** TRECHO DO DOCUMENTO **
▽
O governo convencionalmente acomoda essas pressões na conjuntura, operando com decreto de contingenciamento do Orçamento. Resolveu limitar fortemente os gastos de custeio, diga-se de passagem, sem grande raio de manobra. Resolveu também, a título de política anti-inflacionária (neste caso o Banco Central), elevar os juros internos. Esta medida não é apenas simbólica, pois tem efeito imediato em todo o arranjo macroeconômico, com incerta contenção sobre os preços dos alimentos, mas com piora no desequilíbrio externo.

 

Quanto à política do salário mínimo, deve-se esclarecer que há aí uma inversão de prioridades do noticiário. A política de longo prazo, anunciada pela presidente Dilma por ocasião de sua fala na reabertura do Congresso, é de converter em Lei a regra informal vigente desde 2005 - reajuste pela inflação do INPC, mais incremento real com base na média do crescimento do PIB dos últimos dois anos. Mas essa regra, registre-se, não está sendo aplicada ao reajuste de 2011. Cortou-se o incremento real médio do biênio 2009 e 2010 e se aplicou apenas o INPC, com arredondamento, que resultou no valor de 545,00 reais.
△
** DADOS FORNECIDOS **
▽
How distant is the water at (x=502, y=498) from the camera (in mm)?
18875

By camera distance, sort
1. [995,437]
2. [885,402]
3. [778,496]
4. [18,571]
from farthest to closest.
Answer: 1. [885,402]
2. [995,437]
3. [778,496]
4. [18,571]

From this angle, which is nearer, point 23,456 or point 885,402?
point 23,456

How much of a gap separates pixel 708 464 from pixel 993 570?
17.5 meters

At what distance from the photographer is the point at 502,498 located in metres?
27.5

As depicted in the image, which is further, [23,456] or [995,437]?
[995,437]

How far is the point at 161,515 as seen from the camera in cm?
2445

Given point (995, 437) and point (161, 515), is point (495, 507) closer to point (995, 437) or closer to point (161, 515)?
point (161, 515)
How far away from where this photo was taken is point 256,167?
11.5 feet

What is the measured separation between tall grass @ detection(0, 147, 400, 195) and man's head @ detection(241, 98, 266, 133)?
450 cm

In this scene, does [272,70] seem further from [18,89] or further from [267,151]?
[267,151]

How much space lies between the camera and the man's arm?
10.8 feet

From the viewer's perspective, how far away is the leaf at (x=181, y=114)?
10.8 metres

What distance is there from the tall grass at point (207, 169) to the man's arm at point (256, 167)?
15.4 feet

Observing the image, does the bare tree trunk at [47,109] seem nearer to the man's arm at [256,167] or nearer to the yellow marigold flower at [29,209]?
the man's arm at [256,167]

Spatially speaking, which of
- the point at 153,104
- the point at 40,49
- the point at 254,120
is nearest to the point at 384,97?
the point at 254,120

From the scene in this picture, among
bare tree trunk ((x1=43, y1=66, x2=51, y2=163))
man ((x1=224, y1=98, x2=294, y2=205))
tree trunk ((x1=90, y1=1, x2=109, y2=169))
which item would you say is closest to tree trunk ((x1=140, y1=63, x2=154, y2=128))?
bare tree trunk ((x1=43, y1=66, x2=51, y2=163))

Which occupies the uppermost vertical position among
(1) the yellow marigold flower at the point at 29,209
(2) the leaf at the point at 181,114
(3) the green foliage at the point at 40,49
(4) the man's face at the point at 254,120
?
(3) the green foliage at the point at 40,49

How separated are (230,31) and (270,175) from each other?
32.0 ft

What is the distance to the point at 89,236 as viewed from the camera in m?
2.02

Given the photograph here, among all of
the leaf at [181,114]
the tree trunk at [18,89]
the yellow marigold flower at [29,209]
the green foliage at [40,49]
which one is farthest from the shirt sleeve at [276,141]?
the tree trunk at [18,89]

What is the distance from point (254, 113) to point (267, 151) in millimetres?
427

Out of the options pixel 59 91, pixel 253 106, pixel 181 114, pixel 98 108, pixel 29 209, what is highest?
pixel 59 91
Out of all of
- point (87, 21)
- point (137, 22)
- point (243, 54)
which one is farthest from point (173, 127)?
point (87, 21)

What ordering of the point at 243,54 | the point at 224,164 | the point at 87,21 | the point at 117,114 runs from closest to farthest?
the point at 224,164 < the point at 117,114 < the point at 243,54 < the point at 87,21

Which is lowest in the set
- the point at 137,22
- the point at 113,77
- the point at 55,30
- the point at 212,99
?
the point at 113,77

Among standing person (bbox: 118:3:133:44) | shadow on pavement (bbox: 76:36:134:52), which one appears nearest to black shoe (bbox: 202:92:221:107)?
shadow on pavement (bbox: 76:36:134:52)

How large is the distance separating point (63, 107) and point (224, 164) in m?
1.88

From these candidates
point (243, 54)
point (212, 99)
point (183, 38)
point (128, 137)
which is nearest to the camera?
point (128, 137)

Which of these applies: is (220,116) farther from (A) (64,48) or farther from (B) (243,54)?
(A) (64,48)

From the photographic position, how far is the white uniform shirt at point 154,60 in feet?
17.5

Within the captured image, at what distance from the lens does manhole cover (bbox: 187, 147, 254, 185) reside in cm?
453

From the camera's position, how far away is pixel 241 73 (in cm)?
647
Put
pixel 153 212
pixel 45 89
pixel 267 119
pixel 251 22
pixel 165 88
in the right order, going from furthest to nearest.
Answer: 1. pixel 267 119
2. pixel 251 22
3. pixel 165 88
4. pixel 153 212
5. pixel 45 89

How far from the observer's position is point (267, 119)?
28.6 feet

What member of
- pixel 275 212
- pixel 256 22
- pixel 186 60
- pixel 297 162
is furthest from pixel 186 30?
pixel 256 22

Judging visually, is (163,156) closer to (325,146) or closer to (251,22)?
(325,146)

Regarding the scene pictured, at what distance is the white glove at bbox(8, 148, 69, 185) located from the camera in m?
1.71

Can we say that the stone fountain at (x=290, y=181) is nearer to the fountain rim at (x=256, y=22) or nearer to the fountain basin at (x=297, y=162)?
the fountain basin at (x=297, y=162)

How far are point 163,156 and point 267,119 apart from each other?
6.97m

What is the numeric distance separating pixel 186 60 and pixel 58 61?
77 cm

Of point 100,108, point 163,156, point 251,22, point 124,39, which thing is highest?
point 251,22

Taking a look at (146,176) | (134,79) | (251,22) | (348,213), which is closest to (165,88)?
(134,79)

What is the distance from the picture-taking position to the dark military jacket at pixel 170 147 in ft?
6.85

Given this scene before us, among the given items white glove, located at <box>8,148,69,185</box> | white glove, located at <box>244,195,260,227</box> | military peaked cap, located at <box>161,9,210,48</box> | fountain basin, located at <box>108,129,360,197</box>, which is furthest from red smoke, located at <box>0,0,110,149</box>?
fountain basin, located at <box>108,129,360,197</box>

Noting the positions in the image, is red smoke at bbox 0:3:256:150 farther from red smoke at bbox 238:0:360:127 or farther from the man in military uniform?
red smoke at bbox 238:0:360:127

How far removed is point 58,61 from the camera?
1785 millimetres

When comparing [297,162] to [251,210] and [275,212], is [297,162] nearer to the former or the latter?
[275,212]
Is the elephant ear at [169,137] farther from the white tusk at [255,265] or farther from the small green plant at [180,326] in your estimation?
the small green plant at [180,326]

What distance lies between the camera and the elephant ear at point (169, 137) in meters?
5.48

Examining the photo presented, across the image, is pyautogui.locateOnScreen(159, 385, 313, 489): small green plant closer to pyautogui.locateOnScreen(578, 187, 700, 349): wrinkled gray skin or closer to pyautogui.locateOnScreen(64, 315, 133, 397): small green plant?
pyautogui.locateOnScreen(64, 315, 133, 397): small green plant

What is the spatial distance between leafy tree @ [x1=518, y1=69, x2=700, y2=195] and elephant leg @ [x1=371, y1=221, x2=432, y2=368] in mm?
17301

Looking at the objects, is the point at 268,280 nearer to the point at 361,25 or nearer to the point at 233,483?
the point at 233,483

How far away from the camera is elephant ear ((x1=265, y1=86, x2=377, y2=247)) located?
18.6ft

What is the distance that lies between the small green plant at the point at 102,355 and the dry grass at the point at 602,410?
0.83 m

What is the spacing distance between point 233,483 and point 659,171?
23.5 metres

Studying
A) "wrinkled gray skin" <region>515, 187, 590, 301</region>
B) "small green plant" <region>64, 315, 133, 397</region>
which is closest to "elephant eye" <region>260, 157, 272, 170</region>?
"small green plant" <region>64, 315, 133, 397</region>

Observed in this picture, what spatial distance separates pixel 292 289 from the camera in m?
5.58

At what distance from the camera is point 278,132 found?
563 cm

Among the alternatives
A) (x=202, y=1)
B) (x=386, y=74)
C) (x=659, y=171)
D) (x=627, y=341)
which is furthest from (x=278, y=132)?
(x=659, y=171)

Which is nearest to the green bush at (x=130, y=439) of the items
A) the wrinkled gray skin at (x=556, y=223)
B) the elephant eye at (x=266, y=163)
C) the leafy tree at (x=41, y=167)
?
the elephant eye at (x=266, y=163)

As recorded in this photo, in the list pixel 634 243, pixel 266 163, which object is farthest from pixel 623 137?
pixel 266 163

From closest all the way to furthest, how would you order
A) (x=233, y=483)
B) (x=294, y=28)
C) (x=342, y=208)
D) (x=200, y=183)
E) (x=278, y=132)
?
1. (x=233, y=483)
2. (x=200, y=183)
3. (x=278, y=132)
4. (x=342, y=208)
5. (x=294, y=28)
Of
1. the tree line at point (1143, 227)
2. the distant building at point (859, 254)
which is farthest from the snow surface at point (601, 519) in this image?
△
** TAREFA CURTA **
Transcreva na íntegra o trecho do documento sobre o Orçamento e o salário mínimo, sem alterar nenhuma palavra.

** RESPOSTA CORRETA **
O governo convencionalmente acomoda essas pressões na conjuntura, operando com decreto de contingenciamento do Orçamento. Resolveu limitar fortemente os gastos de custeio, diga-se de passagem, sem grande raio de manobra. Resolveu também, a título de política anti-inflacionária (neste caso o Banco Central), elevar os juros internos. Esta medida não é apenas simbólica, pois tem efeito imediato em todo o arranjo macroeconômico, com incerta contenção sobre os preços dos alimentos, mas com piora no desequilíbrio externo.

 

Quanto à política do salário mínimo, deve-se esclarecer que há aí uma inversão de prioridades do noticiário. A política de longo prazo, anunciada pela presidente Dilma por ocasião de sua fala na reabertura do Congresso, é de converter em Lei a regra informal vigente desde 2005 - reajuste pela inflação do INPC, mais incremento real com base na média do crescimento do PIB dos últimos dois anos. Mas essa regra, registre-se, não está sendo aplicada ao reajuste de 2011. Cortou-se o incremento real médio do biênio 2009 e 2010 e se aplicou apenas o INPC, com arredondamento, que resultou no valor de 545,00 reais.